§ Instruções de trabalho
[A] Responda, com base no texto sobre a gripe de 1918 em Recife:
(i) Em que mês e ano se passa a situação descrita?
(ii) Quais estações de Recife são mencionadas?
(iii) Que órgão anunciou o atendimento residencial aos doentes?
[B] Escreva a continuação do texto sobre a gripe de 1918 em Recife, começando logo após a última frase.

§ Texto de origem
········

Os motorneiros de Recife

Por Jorge Villalobos:
Perdurava no espírito público, na capital de Pernambuco em outubro de 1918, uma atmosfera de inquietação pela rapidez como se vai alastrando a “gripe”.
E esse natural receio era evidenciado pelo diminuto movimento nas ruas, nos cinemas, cafés, finalmente, em todos os estabelecimentos comerciais, muitos dos quais se fecharam por terem todos os empregados doentes.
Em Recife, nas estações Central, do Brum e das Cinco Pontas não se observa mais aquele movimento de passageiros, que os trens de Rio Branco, Paraíba e Alagoas despejavam todos os dias.
A “gripe” ou “influenza” assolava a cidade e, como medida emergencial, a Diretoria de Higiene informou, através dos jornais locais que iria, imediatamente, a começar o atendimento residencial as pessoas que precisarem de socorros médicos, por motivo da “influenza”.

········

§ Entradas de dados armazenadas
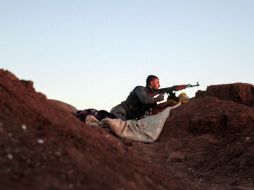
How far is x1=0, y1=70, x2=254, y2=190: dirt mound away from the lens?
164 inches

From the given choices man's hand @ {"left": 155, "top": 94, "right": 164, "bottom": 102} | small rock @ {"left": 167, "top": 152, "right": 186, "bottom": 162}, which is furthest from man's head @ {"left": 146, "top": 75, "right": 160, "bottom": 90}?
small rock @ {"left": 167, "top": 152, "right": 186, "bottom": 162}

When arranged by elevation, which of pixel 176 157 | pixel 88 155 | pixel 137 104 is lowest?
pixel 176 157

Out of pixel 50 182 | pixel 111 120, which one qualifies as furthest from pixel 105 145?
pixel 111 120

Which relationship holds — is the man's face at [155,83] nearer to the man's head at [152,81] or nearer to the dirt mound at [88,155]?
the man's head at [152,81]

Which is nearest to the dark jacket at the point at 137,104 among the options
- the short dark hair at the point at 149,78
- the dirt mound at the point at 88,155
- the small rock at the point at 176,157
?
the short dark hair at the point at 149,78

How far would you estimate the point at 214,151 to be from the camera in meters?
9.85

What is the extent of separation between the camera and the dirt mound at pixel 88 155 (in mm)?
4172

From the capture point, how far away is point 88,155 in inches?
193

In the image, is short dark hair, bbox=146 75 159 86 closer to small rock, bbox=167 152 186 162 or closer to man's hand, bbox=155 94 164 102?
man's hand, bbox=155 94 164 102

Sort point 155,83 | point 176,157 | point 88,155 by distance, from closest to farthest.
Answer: point 88,155 → point 176,157 → point 155,83

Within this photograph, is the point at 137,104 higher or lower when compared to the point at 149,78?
lower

········

§ Respostas em ordem
[A]
(i) Outubro de 1918.
(ii) As estações Central, do Brum e das Cinco Pontas.
(iii) A Diretoria de Higiene.

[B]
A orientação era que bastava que deixassem seus nomes e endereços residências, na secretaria da Diretoria de Higiene, que funcionava, excepcionalmente, até as 20 horas, para que recebessem, em casa, as visitas médicas.
As indicações de nomes e residências, poderiam, também ser dadas por telefone, para o número 923 (novecentos e vinte e três).
Ainda, a informação esclarecia que, na visita, seriam dados os conselhos médicos e distribuídos os medicamentos necessários.
Veja-se que tal medida era em grande parte, motivada pela impossibilidade que havia para as pessoas, moradores dos bairros irem até o centro, uma vez que os funcionários, principalmente, motorneiros dos bondes que faziam as linhas centro bairro, da “Pernambuco Tramways and Power Company limited”, que aliás manteve um importante clube de futebol campeão estadual em 1936, estavam afastados do serviço, uma vez que adoecidos pela “gripe”.
Assim, por determinação do próprio Departamento de Higiene do Estado, descentralizou-se o atendimento aos enfermos, sendo levada a assistência, diretamente, às pessoas nos seus bairros.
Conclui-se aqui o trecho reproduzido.